▶ _What is expected_: What is wanted is the full listing, word for word, without its pictures.

[Start of Attachment]

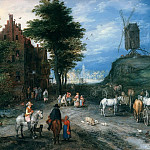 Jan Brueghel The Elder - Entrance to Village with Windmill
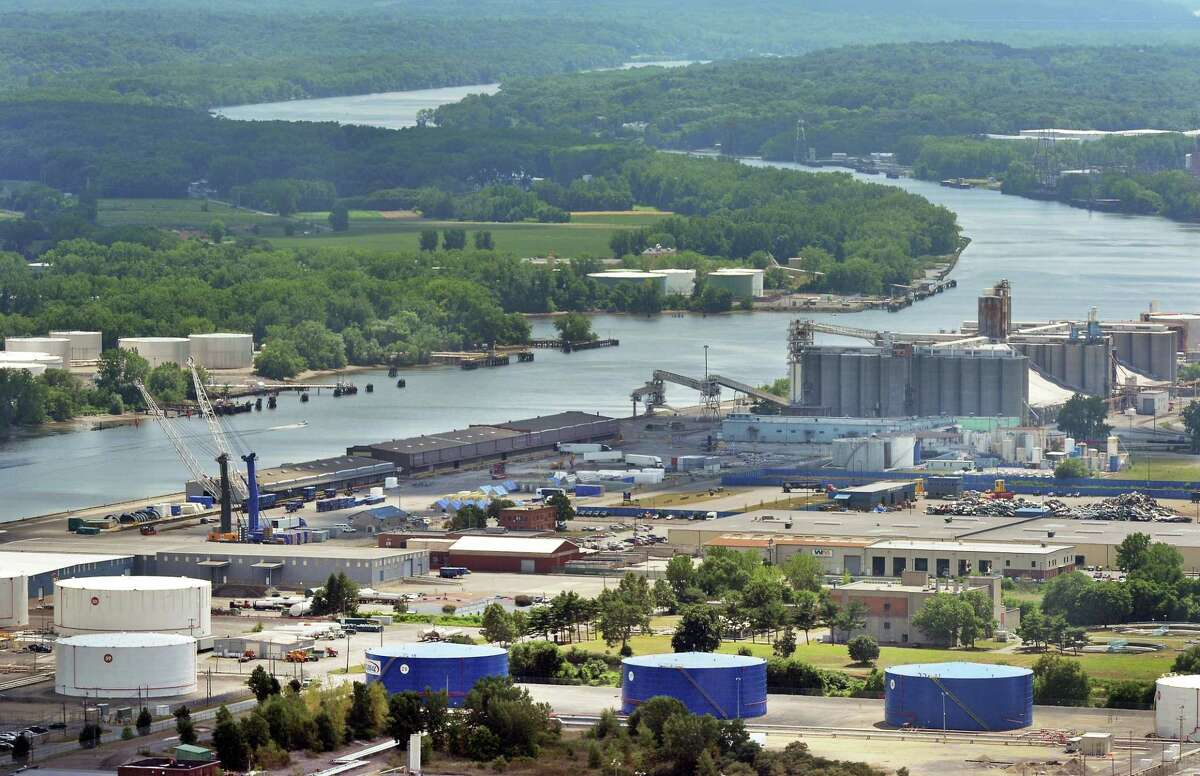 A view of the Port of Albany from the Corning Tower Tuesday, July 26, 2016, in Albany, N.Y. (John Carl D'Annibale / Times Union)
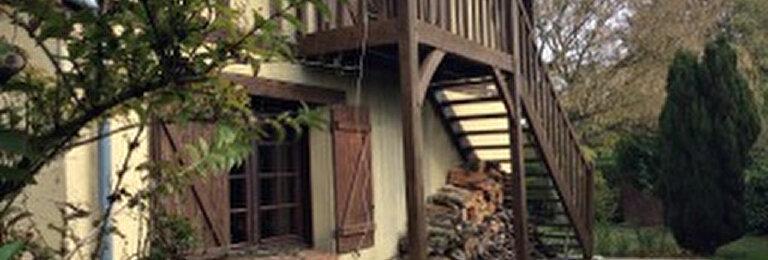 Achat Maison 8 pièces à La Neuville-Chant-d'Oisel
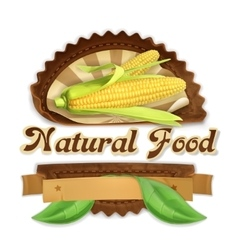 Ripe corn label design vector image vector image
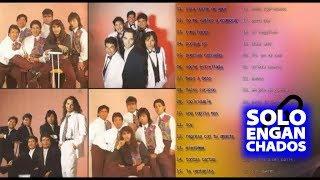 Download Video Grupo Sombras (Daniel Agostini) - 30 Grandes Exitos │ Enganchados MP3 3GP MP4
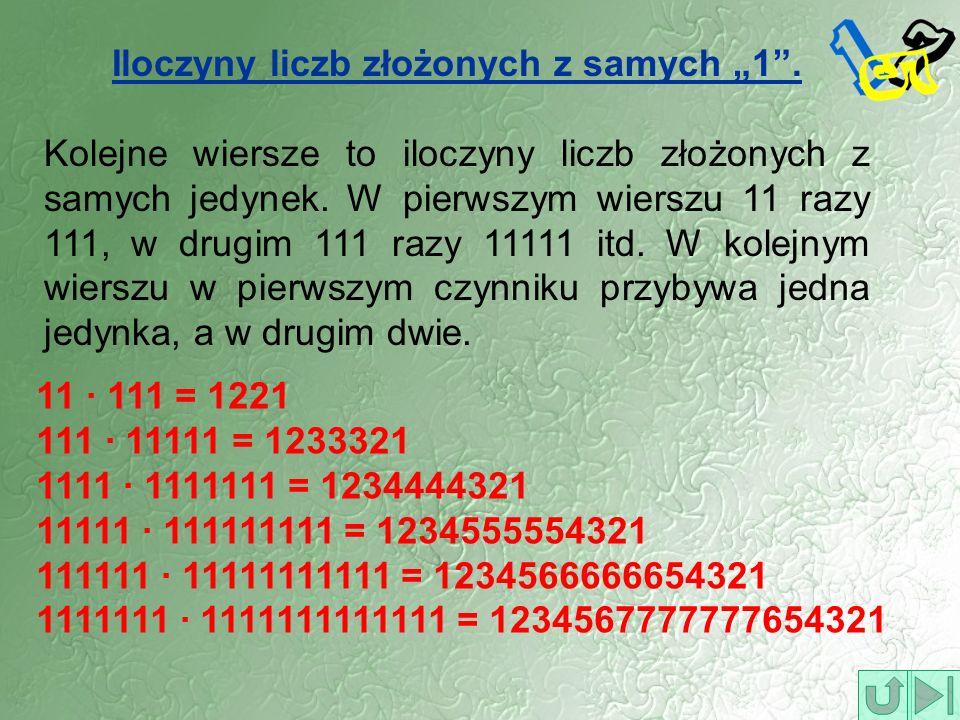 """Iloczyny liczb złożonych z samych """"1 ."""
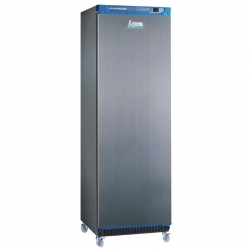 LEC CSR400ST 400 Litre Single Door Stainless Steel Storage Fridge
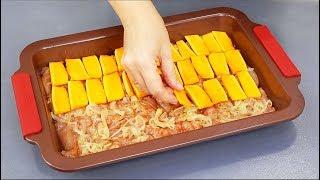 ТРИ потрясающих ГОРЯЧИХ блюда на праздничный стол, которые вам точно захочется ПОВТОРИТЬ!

[End of Attachment]

▶ _The answer_:
 Jan Brueghel The Elder - Entrance to Village with Windmill
 A view of the Port of Albany from the Corning Tower Tuesday, July 26, 2016, in Albany, N.Y. (John Carl D'Annibale / Times Union)
 Achat Maison 8 pièces à La Neuville-Chant-d'Oisel
 Ripe corn label design vector image vector image
 Download Video Grupo Sombras (Daniel Agostini) - 30 Grandes Exitos │ Enganchados MP3 3GP MP4
 """Iloczyny liczb złożonych z samych """"1 ."""
 LEC CSR400ST 400 Litre Single Door Stainless Steel Storage Fridge
 ТРИ потрясающих ГОРЯЧИХ блюда на праздничный стол, которые вам точно захочется ПОВТОРИТЬ!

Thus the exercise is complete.